▸ **Supplied material**:
------------------------------------------------------------------------

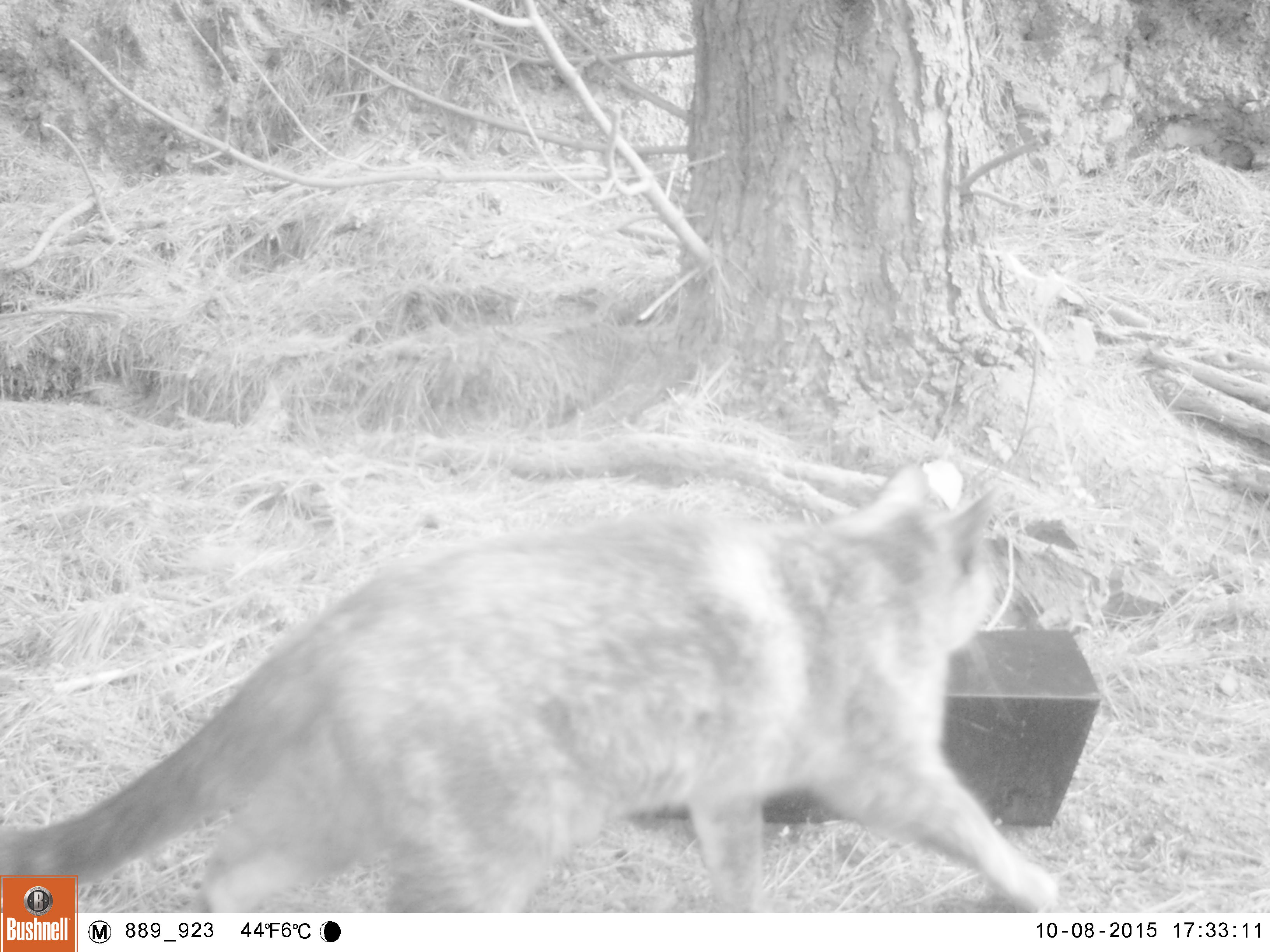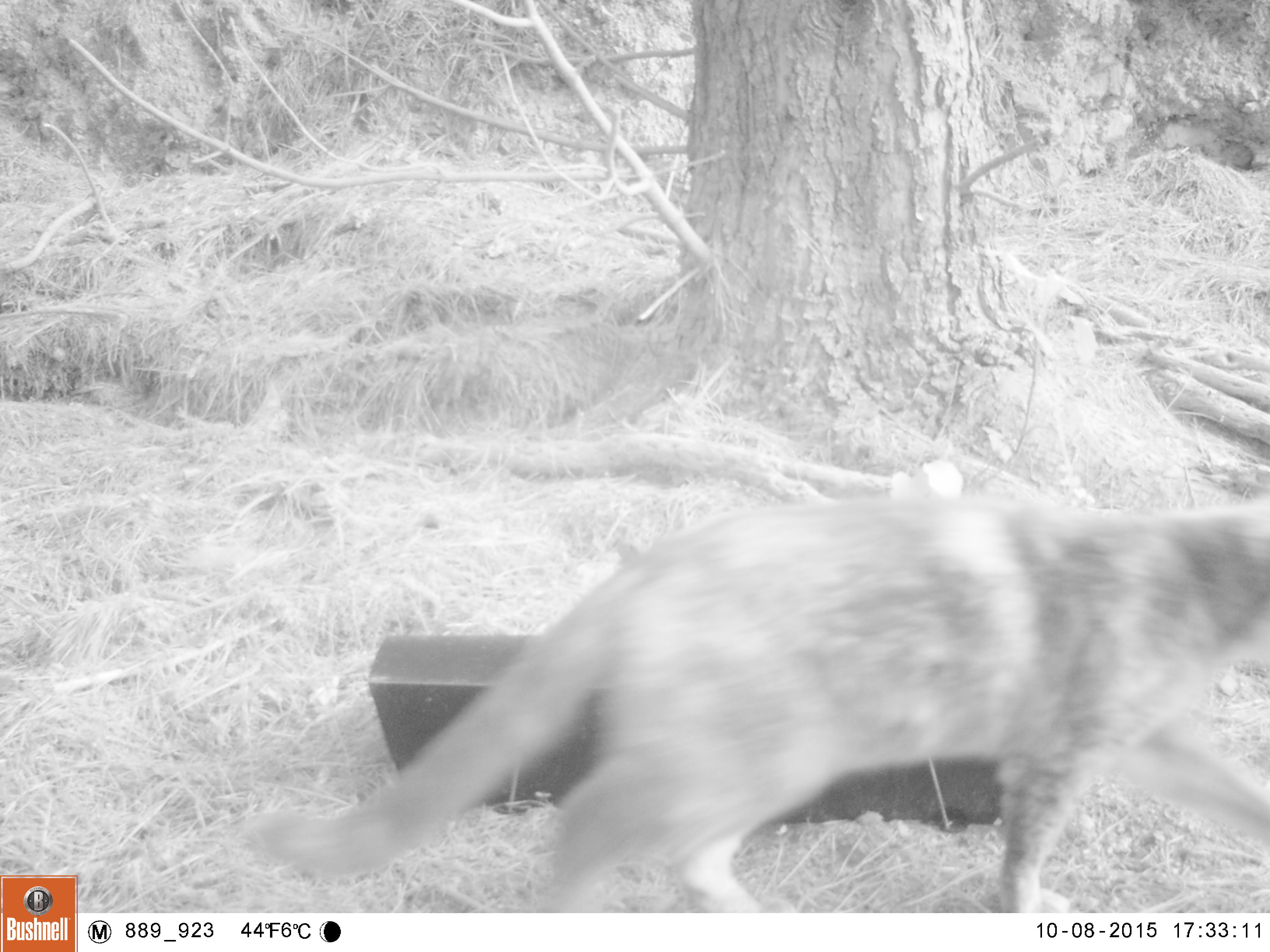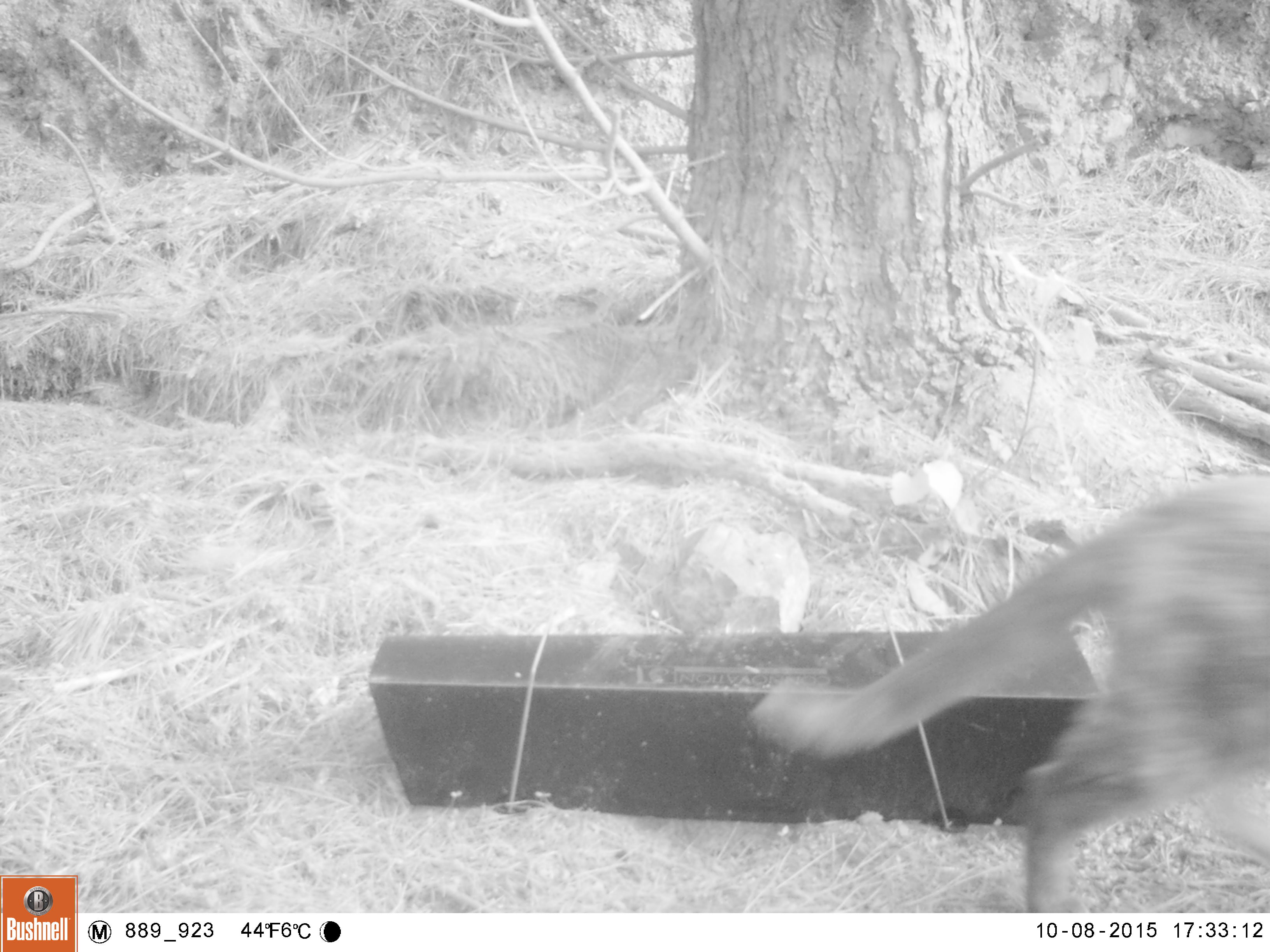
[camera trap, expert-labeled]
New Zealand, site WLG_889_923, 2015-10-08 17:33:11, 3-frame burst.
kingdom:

------------------------------------------------------------------------

▸ **Problem to solve**: Make an exact copy of the listing. Leave its pictures out.

▸ **Solved problem**:
[camera trap, expert-labeled]
New Zealand, site WLG_889_923, 2015-10-08 17:33:11, 3-frame burst.
kingdom:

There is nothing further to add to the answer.